» WORK INSTRUCTION
From the entries below, output the line with "[camera-trap image, curated labels]" and each following line up to and including the line with "category: red cheeked squirrel", exactly as written.

[Recorded data]

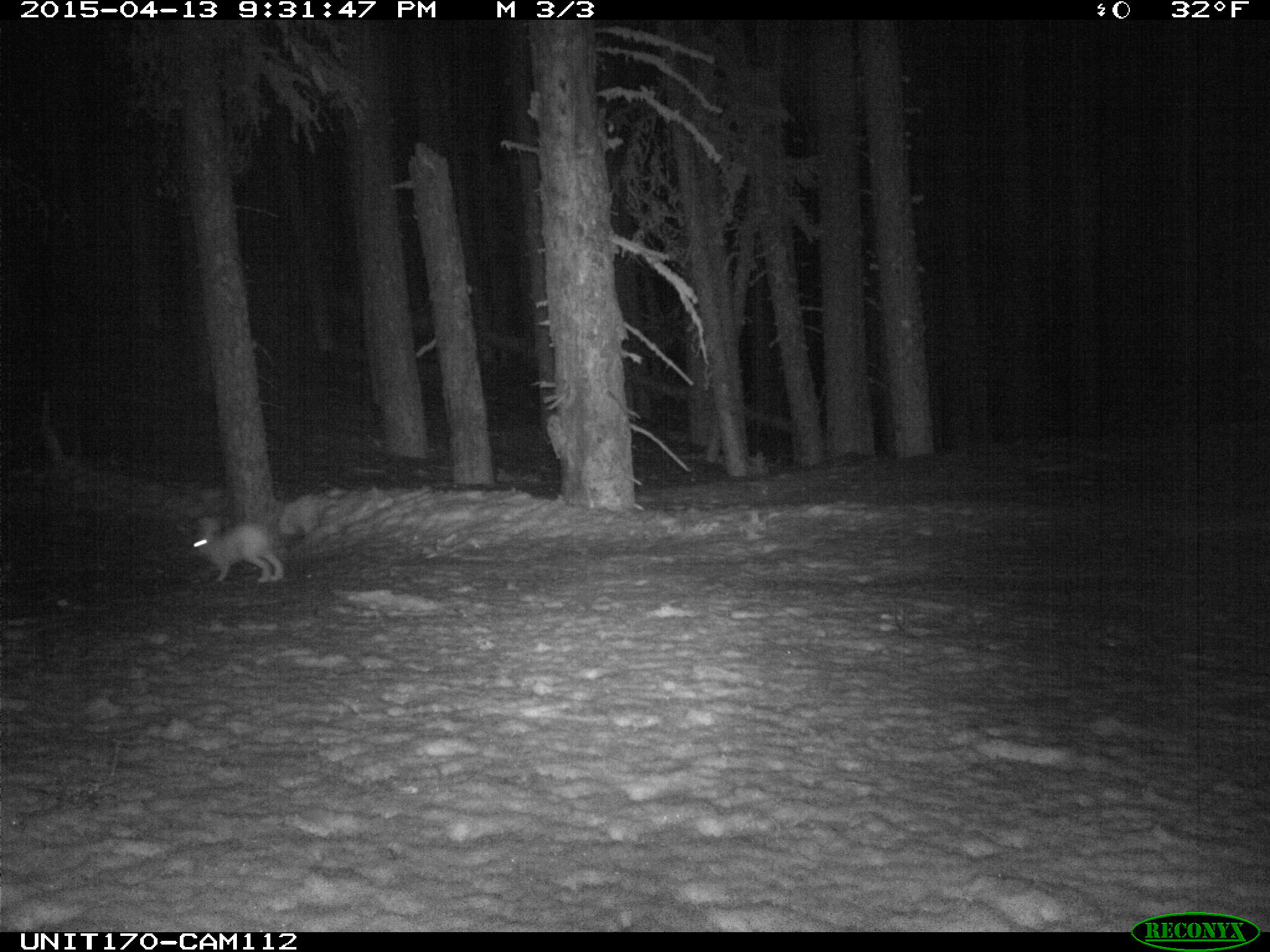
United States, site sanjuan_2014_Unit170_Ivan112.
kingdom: Animalia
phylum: Chordata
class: Mammalia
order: Lagomorpha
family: Leporidae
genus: Lepus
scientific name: Lepus americanus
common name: snowshoe hare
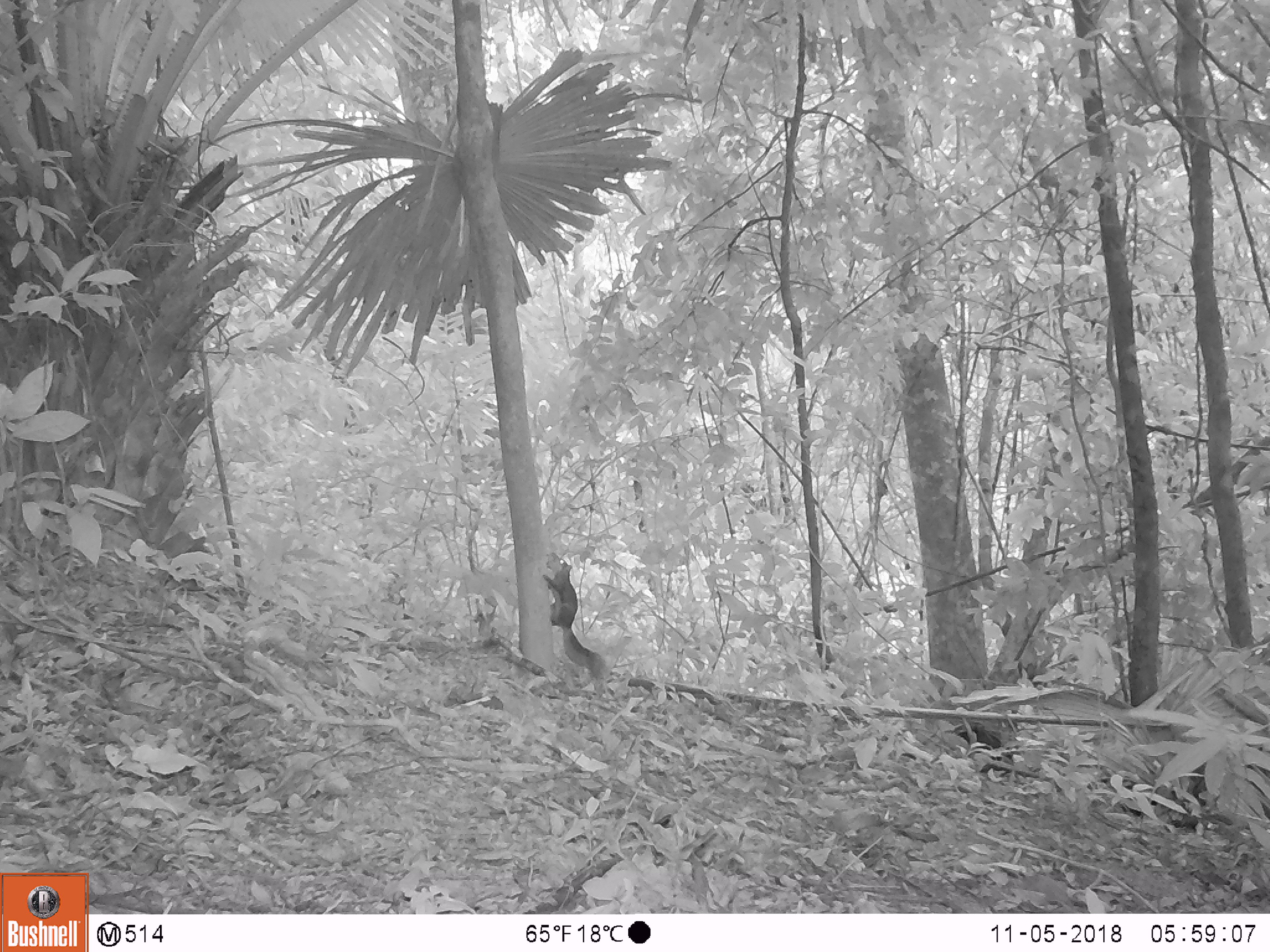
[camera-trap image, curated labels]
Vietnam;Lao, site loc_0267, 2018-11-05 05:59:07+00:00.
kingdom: Animalia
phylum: Chordata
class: Mammalia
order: Rodentia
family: Sciuridae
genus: Dremomys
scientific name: Dremomys rufigenis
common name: red-cheeked squirrel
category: red cheeked squirrel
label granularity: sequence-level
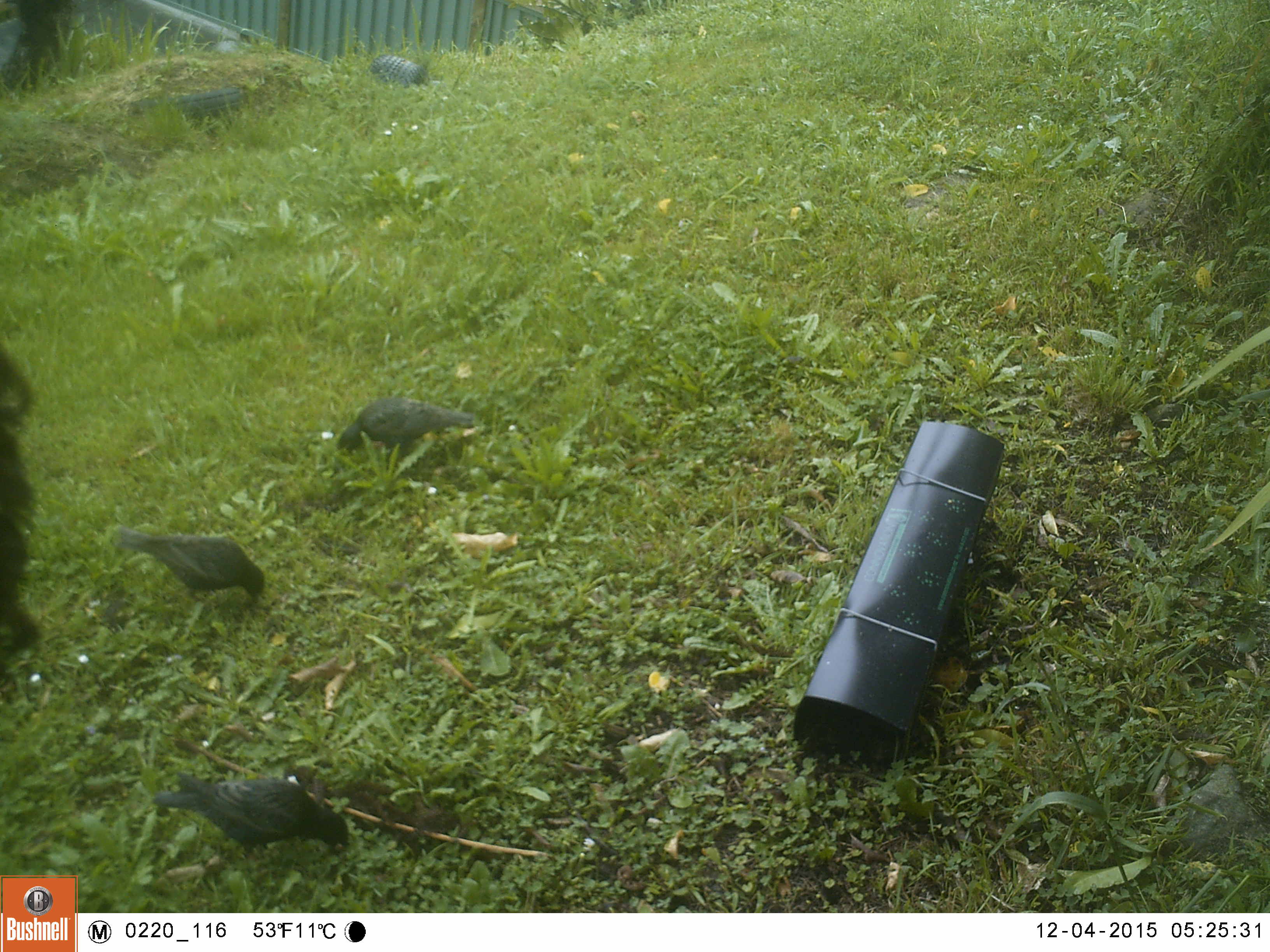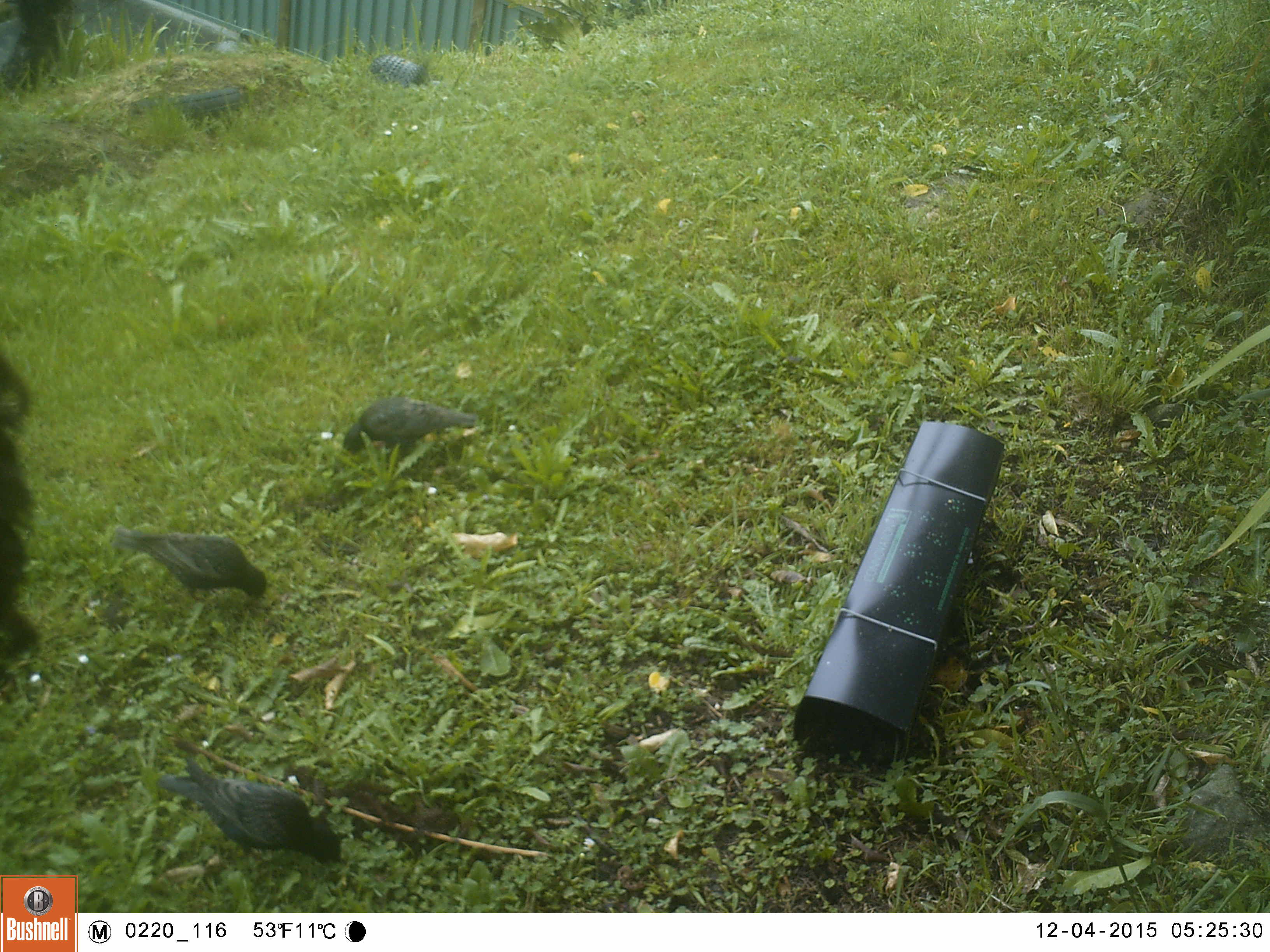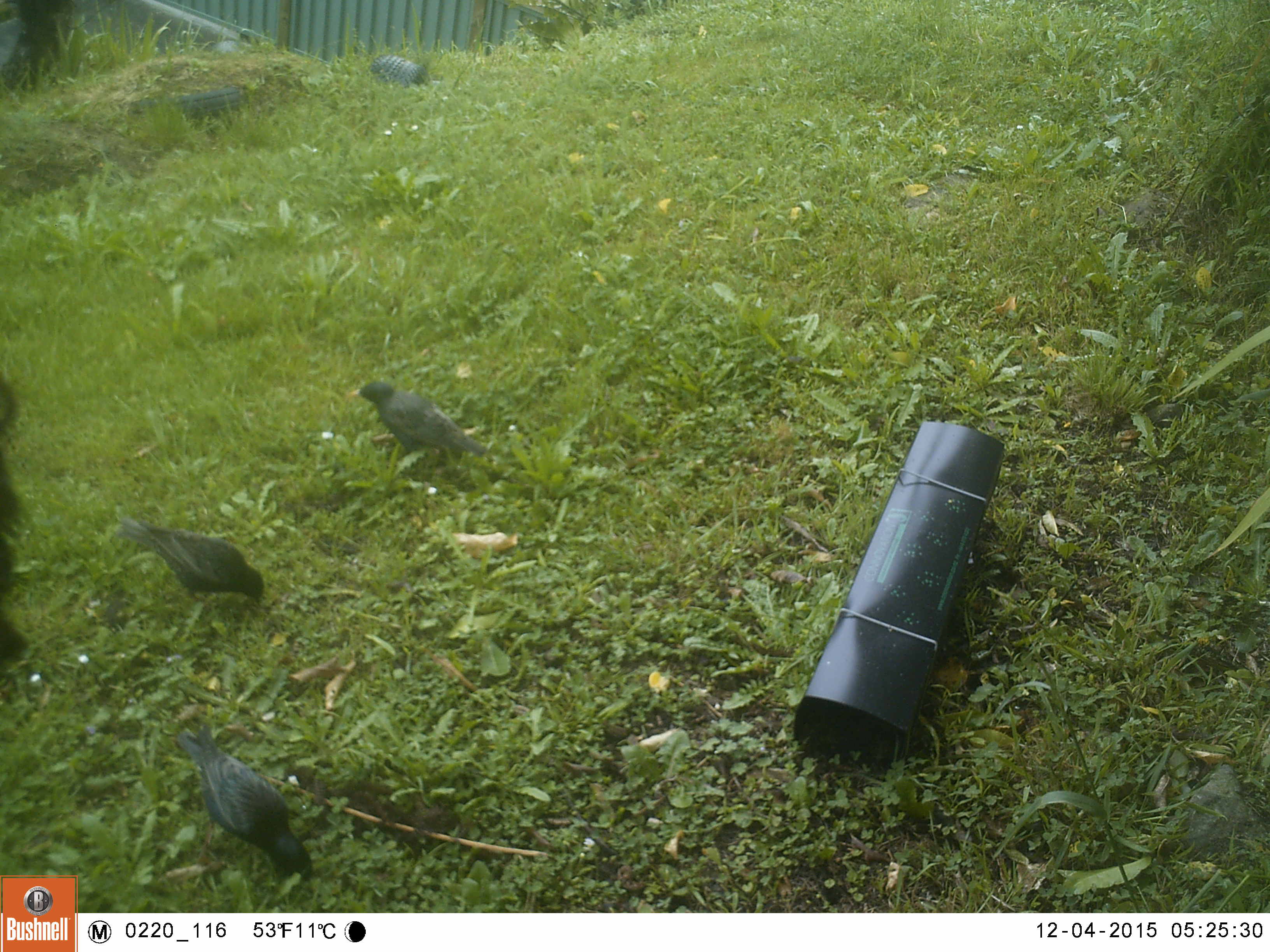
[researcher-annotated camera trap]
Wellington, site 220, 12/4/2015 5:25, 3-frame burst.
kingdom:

» WRITTEN RESPONSE
[camera-trap image, curated labels]
Vietnam;Lao, site loc_0267, 2018-11-05 05:59:07+00:00.
kingdom: Animalia
phylum: Chordata
class: Mammalia
order: Rodentia
family: Sciuridae
genus: Dremomys
scientific name: Dremomys rufigenis
common name: red-cheeked squirrel
category: red cheeked squirrel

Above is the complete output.